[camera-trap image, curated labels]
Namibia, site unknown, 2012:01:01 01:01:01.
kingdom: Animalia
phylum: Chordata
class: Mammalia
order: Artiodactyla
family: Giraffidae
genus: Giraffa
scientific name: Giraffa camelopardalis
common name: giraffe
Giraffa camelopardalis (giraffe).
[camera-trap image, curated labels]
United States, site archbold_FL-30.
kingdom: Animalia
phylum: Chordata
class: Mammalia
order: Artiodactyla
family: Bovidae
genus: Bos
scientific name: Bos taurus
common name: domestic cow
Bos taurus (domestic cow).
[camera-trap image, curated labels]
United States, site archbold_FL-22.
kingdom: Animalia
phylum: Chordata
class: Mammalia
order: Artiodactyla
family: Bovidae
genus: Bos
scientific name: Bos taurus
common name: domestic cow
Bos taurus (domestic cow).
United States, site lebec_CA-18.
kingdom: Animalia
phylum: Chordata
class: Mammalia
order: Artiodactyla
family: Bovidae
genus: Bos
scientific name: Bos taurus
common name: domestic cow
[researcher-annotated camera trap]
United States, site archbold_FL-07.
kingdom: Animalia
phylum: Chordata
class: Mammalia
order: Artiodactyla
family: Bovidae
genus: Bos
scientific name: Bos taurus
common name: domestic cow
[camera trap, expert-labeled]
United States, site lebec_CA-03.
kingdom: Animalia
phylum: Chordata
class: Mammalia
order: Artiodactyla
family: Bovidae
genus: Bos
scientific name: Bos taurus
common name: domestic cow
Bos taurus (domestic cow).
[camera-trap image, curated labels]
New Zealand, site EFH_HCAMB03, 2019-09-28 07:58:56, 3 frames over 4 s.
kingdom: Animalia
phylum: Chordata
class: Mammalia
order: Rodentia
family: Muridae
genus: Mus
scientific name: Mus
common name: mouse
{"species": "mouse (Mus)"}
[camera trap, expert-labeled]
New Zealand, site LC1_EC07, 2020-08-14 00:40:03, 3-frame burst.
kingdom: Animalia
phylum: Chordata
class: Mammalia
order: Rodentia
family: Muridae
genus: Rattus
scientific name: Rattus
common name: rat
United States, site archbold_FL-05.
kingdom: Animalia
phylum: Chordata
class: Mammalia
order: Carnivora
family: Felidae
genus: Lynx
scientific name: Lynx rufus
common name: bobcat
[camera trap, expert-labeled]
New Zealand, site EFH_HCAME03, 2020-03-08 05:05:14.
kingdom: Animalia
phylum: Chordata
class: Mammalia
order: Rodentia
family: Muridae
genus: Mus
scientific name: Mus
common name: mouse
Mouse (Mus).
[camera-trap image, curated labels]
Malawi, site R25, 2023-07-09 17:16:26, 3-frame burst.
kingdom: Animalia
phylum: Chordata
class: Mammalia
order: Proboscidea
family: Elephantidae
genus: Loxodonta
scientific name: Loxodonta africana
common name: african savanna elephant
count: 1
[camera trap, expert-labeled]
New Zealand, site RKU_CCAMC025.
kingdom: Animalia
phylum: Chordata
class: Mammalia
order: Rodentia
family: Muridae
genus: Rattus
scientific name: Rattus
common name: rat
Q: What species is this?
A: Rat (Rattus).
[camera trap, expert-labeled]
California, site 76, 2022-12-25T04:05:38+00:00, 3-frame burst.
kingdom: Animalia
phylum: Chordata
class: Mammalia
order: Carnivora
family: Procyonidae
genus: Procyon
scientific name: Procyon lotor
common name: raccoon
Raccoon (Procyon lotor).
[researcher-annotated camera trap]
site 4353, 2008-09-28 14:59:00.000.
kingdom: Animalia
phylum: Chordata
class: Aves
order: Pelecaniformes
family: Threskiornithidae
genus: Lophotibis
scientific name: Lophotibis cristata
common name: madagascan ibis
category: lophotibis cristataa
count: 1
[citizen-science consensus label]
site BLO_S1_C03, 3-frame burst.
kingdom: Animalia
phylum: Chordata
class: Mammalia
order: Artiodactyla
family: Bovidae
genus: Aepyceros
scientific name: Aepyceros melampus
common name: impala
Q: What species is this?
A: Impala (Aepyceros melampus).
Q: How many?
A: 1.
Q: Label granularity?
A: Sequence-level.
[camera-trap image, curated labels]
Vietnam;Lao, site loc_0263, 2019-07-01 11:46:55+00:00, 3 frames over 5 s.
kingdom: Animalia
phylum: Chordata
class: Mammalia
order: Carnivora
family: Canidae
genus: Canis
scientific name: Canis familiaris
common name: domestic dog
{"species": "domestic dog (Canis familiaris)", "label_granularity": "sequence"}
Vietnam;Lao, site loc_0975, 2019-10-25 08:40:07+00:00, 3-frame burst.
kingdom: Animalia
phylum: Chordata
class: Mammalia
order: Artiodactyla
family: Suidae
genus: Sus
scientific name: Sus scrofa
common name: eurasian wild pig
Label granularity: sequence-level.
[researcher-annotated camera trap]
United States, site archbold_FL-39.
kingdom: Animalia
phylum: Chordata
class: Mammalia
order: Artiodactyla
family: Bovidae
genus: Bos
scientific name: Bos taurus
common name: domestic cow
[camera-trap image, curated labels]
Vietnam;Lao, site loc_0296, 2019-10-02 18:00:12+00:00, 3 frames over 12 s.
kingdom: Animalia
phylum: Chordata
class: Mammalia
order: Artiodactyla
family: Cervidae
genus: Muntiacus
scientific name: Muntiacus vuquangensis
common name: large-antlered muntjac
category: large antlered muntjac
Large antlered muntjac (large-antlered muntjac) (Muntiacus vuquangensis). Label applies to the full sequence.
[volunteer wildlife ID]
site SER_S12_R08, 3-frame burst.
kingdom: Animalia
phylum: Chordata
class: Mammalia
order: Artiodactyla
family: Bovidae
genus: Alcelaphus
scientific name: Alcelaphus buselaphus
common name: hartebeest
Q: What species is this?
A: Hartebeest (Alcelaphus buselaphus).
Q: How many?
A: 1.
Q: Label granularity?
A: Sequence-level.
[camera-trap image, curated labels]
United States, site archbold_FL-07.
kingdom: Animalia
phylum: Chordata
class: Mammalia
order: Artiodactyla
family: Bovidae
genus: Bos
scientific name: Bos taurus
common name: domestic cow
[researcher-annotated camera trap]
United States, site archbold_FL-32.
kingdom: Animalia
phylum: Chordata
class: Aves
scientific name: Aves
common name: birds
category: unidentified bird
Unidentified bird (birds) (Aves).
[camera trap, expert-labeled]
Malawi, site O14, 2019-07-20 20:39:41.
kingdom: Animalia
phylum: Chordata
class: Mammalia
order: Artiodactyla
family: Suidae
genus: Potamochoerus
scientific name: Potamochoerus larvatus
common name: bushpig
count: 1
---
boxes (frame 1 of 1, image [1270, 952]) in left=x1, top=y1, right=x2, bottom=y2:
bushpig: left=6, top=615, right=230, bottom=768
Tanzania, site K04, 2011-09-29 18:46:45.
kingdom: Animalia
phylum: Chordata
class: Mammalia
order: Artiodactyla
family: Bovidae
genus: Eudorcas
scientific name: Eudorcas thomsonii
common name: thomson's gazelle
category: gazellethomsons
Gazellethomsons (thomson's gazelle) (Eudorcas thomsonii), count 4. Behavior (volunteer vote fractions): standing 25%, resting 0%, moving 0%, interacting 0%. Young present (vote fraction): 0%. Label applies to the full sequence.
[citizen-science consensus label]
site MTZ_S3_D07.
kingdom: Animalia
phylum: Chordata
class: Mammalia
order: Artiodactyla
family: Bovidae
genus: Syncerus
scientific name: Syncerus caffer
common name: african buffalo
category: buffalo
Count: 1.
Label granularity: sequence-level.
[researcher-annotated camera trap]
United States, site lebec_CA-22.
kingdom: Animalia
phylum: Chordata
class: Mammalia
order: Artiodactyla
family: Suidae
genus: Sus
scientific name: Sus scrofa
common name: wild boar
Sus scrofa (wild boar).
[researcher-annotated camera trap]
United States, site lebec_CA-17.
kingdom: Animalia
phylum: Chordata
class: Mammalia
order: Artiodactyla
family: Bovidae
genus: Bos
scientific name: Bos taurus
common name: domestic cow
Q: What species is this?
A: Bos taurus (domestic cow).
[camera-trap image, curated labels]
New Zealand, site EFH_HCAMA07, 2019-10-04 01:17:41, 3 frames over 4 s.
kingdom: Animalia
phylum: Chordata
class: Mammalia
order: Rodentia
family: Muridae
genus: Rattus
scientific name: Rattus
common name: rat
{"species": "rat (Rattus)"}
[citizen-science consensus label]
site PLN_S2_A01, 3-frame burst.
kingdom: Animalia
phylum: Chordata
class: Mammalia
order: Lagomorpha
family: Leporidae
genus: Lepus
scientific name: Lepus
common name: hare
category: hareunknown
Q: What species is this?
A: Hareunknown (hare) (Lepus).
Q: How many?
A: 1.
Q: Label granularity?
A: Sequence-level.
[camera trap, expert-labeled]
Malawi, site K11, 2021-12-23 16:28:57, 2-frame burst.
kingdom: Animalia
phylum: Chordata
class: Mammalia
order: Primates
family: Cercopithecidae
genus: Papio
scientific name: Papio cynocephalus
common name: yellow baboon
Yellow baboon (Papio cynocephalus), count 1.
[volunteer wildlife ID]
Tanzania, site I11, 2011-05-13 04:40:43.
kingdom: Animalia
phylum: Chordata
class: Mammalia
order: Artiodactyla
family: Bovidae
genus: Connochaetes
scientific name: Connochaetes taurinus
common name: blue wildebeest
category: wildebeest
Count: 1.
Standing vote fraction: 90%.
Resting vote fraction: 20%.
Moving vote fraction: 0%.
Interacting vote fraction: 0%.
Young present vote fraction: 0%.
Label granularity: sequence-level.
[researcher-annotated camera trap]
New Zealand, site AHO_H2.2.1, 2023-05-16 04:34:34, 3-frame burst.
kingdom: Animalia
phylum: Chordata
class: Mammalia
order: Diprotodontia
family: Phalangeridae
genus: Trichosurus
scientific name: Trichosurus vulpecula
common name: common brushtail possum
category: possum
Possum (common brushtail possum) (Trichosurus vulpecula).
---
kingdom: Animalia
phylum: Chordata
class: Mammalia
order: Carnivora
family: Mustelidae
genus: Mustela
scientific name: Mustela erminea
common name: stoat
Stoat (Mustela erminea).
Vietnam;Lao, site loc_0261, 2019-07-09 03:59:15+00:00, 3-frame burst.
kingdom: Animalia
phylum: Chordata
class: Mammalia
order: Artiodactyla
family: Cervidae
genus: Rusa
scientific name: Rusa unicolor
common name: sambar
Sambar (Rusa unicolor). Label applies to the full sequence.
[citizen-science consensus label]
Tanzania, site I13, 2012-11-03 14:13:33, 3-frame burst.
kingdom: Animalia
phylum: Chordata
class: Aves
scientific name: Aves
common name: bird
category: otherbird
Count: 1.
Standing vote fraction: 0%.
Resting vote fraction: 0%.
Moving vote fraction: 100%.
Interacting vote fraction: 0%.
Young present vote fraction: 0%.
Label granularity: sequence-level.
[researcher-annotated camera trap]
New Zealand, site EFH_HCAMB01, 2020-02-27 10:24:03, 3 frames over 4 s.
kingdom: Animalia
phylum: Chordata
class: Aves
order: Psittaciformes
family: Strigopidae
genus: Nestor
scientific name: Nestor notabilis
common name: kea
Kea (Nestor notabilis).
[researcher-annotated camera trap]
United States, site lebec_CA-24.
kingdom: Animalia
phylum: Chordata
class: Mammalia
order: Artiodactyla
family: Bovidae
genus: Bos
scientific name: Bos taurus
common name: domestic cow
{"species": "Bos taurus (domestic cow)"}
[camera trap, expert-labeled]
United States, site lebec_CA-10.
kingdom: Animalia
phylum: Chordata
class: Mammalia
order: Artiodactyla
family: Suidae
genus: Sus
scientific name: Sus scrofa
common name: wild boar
━━━━━━
Prompt
Which of the lines above include the string "familiaris"? Pick them out and copy them.

Your solution
scientific name: Canis familiaris
{"species": "domestic dog (Canis familiaris)", "label_granularity": "sequence"}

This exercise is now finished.